Source:
-------------------------

FIVE POINTS: A Long December
1. Here are my December/January predictions for Congress. There's a lot going on.
The tax bill will pass before Christmas. This genuinely surprises me. I didn't think there was any way they could get such a large bill together and through both chambers this year, given how late they started. There's a chance it still falls apart coming out of the conference---Senator Rubio used his leverage to demand changes yesterday and you could always get a revolt in the House---but my hunch is that it is going to pass. It just feels like everyone wants to get to yes.
There are a lot of liberals who see the tax bill as so bad/unpopular that they can't understand why the GOP would pass it. At a party level, it's an easy explanation: parties routinely trade seats in the legislature for durable gains on longstanding policy. Parties have goals beyond simply maximizing the number of seats they hold in the legislature. The Democrats explicitly did this with the ACA.
At the individual member level, I expect Members to largely vote with their districts. A fair number of vulnerable House GOP members will vote against the bill, reflecting their district preferences. They may lose---as the Blue Dogs did in 2010---but once the party decides to do the tax bill, all they can do is vote against it. Their opportunity was to alter the bill or take it off the agenda entirely; once it makes it to the floor in a form you can't accept, you just have to vote no as loud as you can.
In general, however, there won't be many members who vote for this bill clearly against their constituents wishes. Maybe a few. But in general, Members vote their districts. On the ACA, literally *every* vote reflected district preference perfectly. Note this is different than voting your constituents best interests; it may be the case that voters are mistaken about what is best for them. But the structure of the districts and the partisan sorting in the U.S. right now creates a situation where a bill can be very unpopular nationally, but reasonably popular in most of the majority party's districts.
The conservatives are going to get rolled badly on the spending deal. The structure of the GOP coalition in the House gives the Democrats just tremendous leverage. The Freedom Caucus Republicans won't vote for any bills that significantly raise non-defense spending, which means the GOP can't move any realistic bill that can get through the Senate without the help of the House Dems. Which means the final deal is going to be amenable to both the Senate Democrats (because you need 60 votes to pass appropriations bills) and the House Democrats. That's a recipe for bill that's ultimately quite centrist.
My guess is that we just end up on a spending spree: the statutory caps on both defense and non-defense spending will be raised by close to $200B over two years, CHIP will be reauthorized, and a massive disaster relief bill will go through that isn't offset by spending cuts. And I think the health care patches will be put through as well. The only sticking point will be DACA, but my bet is that whether it's in or out, it will ultimately be paired with "extra money for border security" rather than anything described as a "wall."
What the House conservatives are going to get here is one or more show-votes Ryan gives them on bills that have no chance of passage. This is straight out of the Boehner playbook, and a movie we've seen over and over again. The HFC prefers voting no on a centrist deal than voting yes on the best deal that can be squeezed through the Senate. So the House will engage in some show-voting for the next bunch of weeks on partisan GOP bills/CRs. A deal will then be crafted by party leaders and moved through the Senate on a bipartisan basis. Then the House will be offered an up/down vote on the deal, and the GOP will use a sizable number of Dem votes to pass it. It's simply not going to go any other way.

-------------------------

Exercise requirements:
Carry on the December/January predictions for Congress from its last sentence, in the same voice.

Source data:
-------------------------

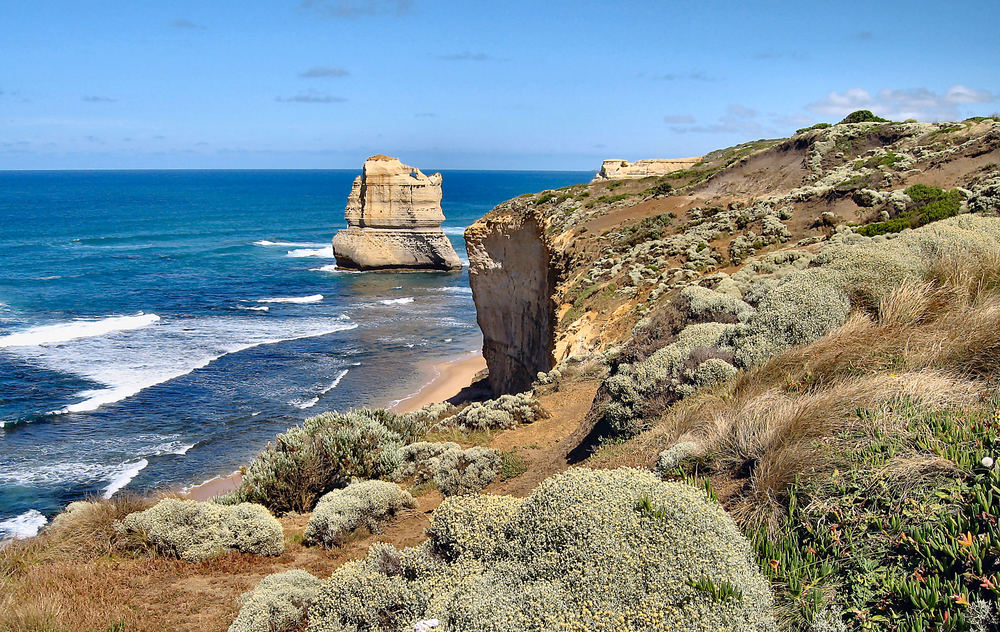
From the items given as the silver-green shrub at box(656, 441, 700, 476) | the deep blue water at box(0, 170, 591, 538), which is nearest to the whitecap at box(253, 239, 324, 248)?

-------------------------

Result of this task:
I think the spending deal will come in early January, no shutdown. The current CR expires on December 22. It seems impossible to me there would be a deal in place by then. I bet you'll get another CR relatively easily that goes through January 12 or so, and you'll get your deal that week.
2. GOP primary extremism has backfired quite often in Senate races. That the GOP has an extremism problem in its primaries is not news to most people following American politics. In fact, one of the basic assumptions of most contemporary observers of Congress is that the great majority of members, Republican and Democratic alike, are more worried about a primary challenger on their extreme flank than they are about a general election challenger who might defeat them from the center. Consequently, we can observe lots of members rationally responding to this by shifting their positions toward the extremes. In most cases, that's enough to prevent or defeat a challenger, but there have been a number of high-profile primary losses by incumbents.
That's been the standard analysis of the situation for a while, and I think it's correct and a significant part of the changes we've seen in the parties and in Congress during this decade, especially on the GOP side. But there's a second aspect of it that most people don't consider: these GOP primary challenges are also flipping seats to the other party. In the last decade, the GOP has lost at least three Senate seats---and possibly several more---because surefire winning candidates were defeated in the primaries by extremists who went on to lose the general election.
Roy Moore defeating Luther Strange and losing to Doug Jones is obviously the latest example. Mike Castle---the widely popular Representative from Delaware---lost to Christine O'Donnell in the GOP primary for the 2010 Senate special election, and longtime Indiana Senator Dick Lugar lost to Richard Mourdock in the 2012 Senate primary. There's no question Castle and Lugar would have won the seats and would likely currently hold them, but they are now both in the hands of Democrats. Similarl losses occurred in Nevada in 2010, Colorado in 2010, and Missouri in 2012, although those three cases are not quite as clear cut GOP wins if they run a standard conservative.
The upshot, of course, is that the primary system has pulled the GOP members to the right, but it has also overshot a fair number of times and pulled the chamber itself to the left. The 51-49 split in the Senate and the prospects of the GOP losing the chamber in 2018 are, to a large degree, an unforced error of primary miscalculation. Strange, Castle, and Lugar would give them an insurmountable 54-46 edge heading into 2018, and would make everything easier for the leadership when bargaining with the party moderates and other holdouts on majoritarian legislation and nominations.
As I write this, Ezra Klein has preempted me with an entire article on the topic...featuring my original tweet!
3. Doug Jones's victory will have little short term direct impact, lots of indirect impact. As a vote in the Senate, Doug Jones isn't going to matter too much in the next year. Everything that can be done legislatively by bare majority will likely be complete before he arrives, and despite the rhetoric and wishes of the Speaker, I seriously doubt the GOP will do a budget resolution and major reconciliation legislation next year. (If they do, of course, Jones could theoretically become pivotal). Whether he's a solid Democratic vote or a true moderate who often votes with the GOP, the number of instances where a bill will sink that would have passed with Moore in the seat will be near or exactly at zero.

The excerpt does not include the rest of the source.